=== DIRECTIONS FOR THIS TASK ===
Swap "shooting location" for "camera" in the entries between the line holding "Which item among" and the line holding "4285 millimetres", inclusive, and write those lines out again with nothing else altered.

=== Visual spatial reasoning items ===

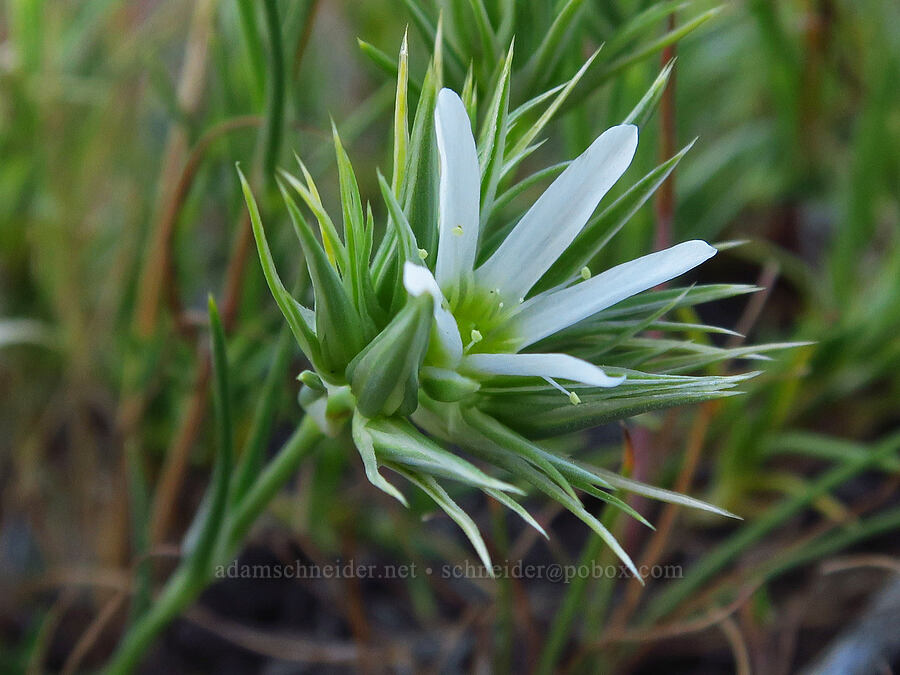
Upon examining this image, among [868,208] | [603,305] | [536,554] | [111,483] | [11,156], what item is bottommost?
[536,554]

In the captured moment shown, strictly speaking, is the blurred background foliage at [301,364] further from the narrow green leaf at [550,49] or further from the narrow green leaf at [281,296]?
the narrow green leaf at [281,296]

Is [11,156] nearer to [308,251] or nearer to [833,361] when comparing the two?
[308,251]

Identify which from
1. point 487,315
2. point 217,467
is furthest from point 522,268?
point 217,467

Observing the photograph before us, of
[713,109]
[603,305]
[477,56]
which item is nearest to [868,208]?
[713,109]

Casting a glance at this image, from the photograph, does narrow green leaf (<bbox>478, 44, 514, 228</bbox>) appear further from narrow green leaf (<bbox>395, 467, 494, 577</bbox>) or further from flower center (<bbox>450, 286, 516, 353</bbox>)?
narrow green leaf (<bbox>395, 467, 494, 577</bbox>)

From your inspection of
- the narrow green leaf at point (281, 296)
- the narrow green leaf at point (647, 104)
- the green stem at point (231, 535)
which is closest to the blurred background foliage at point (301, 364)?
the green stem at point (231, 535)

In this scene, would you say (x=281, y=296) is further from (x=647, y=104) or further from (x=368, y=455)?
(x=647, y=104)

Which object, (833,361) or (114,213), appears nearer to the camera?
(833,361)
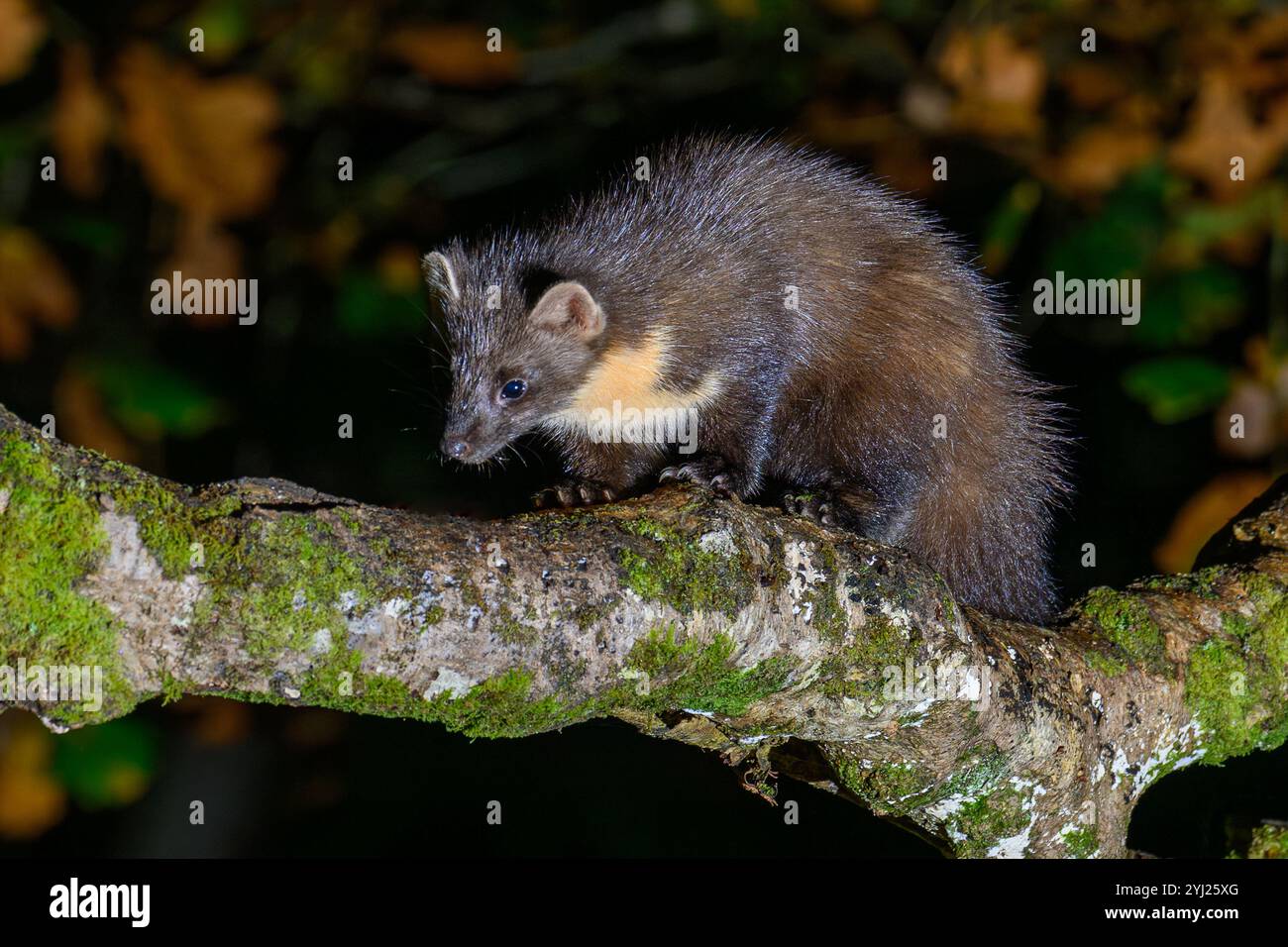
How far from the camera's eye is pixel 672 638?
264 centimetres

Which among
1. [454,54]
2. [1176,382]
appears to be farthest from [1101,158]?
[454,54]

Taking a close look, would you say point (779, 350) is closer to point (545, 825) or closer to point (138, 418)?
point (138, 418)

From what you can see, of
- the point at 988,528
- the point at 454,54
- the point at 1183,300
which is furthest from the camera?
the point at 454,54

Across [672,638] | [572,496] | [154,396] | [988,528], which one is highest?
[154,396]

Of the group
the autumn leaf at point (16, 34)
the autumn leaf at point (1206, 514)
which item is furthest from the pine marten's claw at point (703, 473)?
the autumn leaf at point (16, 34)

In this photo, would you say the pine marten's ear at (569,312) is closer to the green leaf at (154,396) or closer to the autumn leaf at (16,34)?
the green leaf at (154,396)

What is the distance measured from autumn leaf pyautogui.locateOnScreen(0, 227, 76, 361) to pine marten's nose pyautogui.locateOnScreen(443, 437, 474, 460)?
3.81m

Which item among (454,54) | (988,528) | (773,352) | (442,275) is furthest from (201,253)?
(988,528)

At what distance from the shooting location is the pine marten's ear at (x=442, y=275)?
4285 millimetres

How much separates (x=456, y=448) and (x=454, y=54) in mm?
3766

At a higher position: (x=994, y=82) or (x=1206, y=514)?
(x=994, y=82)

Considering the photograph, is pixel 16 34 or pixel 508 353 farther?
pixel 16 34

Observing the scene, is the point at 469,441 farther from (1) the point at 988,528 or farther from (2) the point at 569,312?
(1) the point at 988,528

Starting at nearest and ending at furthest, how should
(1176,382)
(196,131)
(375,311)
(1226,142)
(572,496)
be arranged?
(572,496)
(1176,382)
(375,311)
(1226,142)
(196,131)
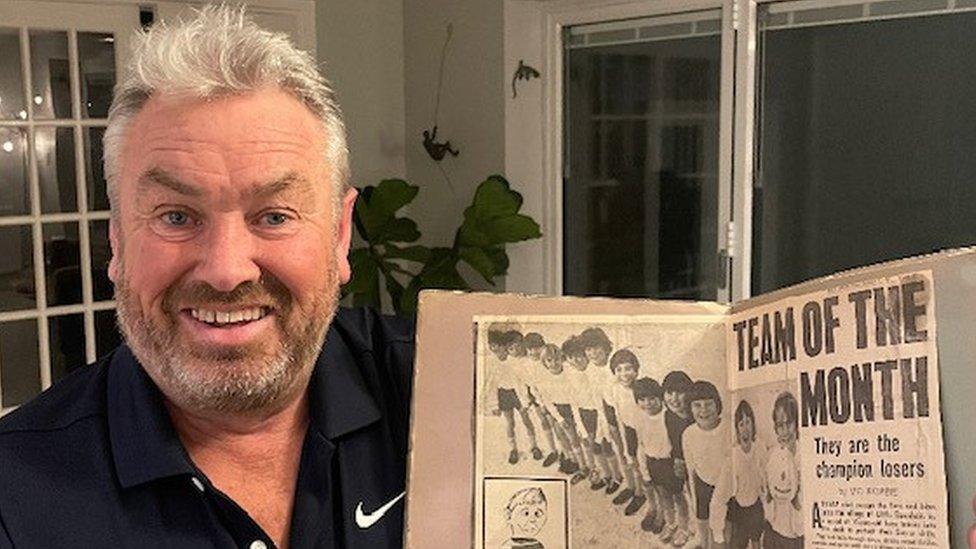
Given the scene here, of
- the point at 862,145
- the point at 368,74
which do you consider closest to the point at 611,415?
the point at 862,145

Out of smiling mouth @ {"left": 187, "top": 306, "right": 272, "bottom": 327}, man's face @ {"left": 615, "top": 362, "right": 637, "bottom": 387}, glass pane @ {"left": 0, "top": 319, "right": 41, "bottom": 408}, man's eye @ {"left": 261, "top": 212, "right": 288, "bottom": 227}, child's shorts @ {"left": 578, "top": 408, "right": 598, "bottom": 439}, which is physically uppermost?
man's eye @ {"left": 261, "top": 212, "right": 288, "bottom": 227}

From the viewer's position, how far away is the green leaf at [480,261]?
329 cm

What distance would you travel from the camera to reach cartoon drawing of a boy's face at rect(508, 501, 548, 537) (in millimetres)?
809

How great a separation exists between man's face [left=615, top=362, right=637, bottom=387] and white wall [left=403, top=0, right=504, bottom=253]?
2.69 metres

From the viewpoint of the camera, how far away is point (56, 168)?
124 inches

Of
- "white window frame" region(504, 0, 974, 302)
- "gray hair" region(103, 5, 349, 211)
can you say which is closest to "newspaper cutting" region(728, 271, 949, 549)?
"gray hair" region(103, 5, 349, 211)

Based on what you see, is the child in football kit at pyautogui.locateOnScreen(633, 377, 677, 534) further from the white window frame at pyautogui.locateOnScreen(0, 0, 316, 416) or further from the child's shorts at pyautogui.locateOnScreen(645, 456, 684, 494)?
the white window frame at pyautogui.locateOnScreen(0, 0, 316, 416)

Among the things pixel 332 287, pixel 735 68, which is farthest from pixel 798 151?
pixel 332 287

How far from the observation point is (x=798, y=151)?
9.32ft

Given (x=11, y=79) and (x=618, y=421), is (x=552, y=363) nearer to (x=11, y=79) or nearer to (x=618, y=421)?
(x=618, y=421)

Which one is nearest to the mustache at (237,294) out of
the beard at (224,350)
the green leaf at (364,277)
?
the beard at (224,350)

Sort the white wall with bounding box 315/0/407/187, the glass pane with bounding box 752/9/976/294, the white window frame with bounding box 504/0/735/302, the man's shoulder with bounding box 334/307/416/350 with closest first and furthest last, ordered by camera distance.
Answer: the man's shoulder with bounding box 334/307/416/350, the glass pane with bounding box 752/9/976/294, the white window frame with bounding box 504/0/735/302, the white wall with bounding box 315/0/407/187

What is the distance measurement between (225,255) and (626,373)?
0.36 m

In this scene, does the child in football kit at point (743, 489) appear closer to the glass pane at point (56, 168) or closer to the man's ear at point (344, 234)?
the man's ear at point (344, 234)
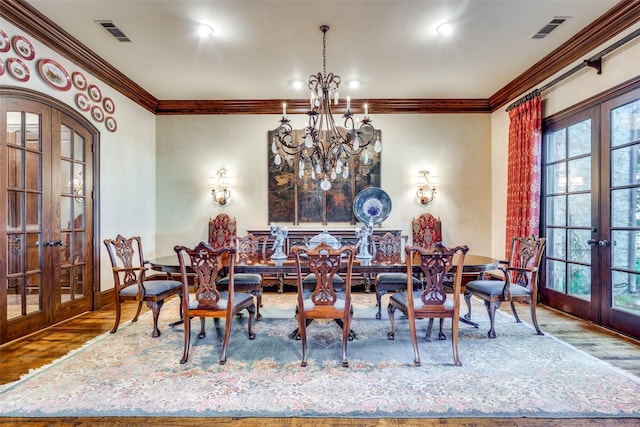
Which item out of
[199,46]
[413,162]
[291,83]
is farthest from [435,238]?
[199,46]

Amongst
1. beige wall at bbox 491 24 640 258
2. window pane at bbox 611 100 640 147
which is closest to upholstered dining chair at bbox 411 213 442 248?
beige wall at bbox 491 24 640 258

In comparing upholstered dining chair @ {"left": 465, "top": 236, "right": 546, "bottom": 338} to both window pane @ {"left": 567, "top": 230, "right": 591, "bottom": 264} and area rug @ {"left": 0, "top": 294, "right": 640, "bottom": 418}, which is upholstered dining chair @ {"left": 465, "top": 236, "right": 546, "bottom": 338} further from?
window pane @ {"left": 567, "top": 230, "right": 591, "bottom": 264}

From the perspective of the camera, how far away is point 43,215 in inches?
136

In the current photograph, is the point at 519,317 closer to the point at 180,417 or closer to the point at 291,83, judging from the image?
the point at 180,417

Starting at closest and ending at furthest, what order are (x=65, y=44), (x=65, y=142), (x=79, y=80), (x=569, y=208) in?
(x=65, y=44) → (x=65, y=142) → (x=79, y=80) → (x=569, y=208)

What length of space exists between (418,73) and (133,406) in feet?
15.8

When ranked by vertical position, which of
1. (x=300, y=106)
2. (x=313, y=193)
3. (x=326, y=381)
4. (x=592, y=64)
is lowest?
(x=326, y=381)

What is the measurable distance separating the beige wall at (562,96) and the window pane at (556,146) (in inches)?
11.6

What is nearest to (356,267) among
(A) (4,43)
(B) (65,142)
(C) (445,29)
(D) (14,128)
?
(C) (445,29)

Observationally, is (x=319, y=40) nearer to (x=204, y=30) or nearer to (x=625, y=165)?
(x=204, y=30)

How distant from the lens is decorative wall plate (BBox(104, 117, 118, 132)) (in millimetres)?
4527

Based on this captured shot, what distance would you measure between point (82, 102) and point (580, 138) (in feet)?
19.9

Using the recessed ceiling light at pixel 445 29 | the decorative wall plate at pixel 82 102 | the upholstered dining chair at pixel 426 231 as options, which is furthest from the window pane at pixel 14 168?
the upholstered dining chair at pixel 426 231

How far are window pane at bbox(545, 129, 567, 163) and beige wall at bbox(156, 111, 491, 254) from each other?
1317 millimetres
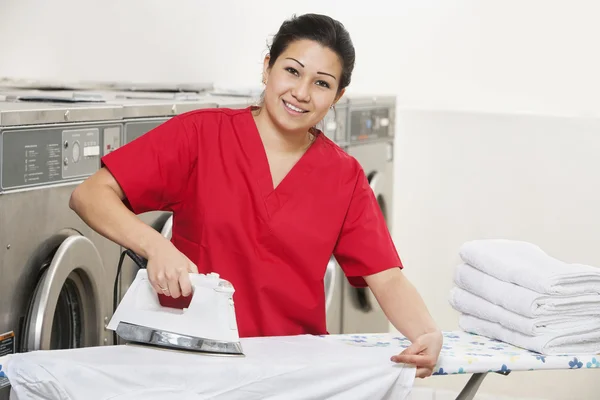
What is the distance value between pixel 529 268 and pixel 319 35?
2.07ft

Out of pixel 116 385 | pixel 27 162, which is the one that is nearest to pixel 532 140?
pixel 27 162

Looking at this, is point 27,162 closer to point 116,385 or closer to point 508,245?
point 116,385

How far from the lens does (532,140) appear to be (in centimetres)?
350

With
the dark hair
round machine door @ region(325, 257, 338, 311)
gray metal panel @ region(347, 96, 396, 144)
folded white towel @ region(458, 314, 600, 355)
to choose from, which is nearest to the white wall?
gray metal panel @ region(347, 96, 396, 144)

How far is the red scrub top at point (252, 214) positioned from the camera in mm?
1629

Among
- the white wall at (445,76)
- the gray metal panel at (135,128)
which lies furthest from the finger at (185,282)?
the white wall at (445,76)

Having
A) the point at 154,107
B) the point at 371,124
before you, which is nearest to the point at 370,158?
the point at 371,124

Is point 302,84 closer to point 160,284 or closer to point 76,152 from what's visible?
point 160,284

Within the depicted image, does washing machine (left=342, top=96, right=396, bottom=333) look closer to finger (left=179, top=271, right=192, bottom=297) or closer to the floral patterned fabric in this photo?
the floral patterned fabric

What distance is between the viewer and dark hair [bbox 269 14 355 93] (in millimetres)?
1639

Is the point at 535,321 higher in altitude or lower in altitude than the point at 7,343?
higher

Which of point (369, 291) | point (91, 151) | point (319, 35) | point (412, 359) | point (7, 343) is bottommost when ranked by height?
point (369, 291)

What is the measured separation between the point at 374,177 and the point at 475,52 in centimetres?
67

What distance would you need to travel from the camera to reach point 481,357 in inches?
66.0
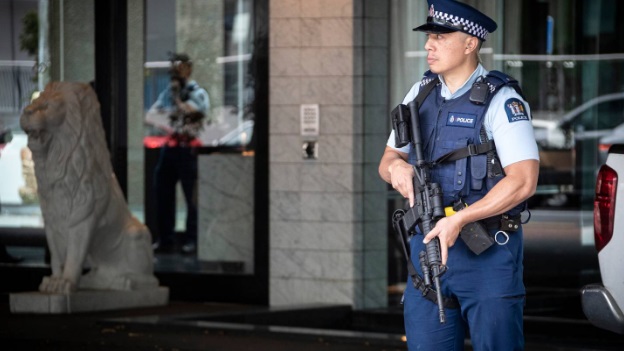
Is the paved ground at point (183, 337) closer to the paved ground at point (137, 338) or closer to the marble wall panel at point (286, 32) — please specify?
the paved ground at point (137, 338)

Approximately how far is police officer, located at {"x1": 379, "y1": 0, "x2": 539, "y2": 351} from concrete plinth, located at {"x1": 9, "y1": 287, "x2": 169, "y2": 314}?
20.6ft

=== ANSWER FOR THIS EXERCISE ===
Which item among (454,54) | (988,528) | (773,352) | (442,275) is furthest from (201,253)?
(988,528)

At what distance from the camera is the pine marten's ear at (x=442, y=275)?
4285 millimetres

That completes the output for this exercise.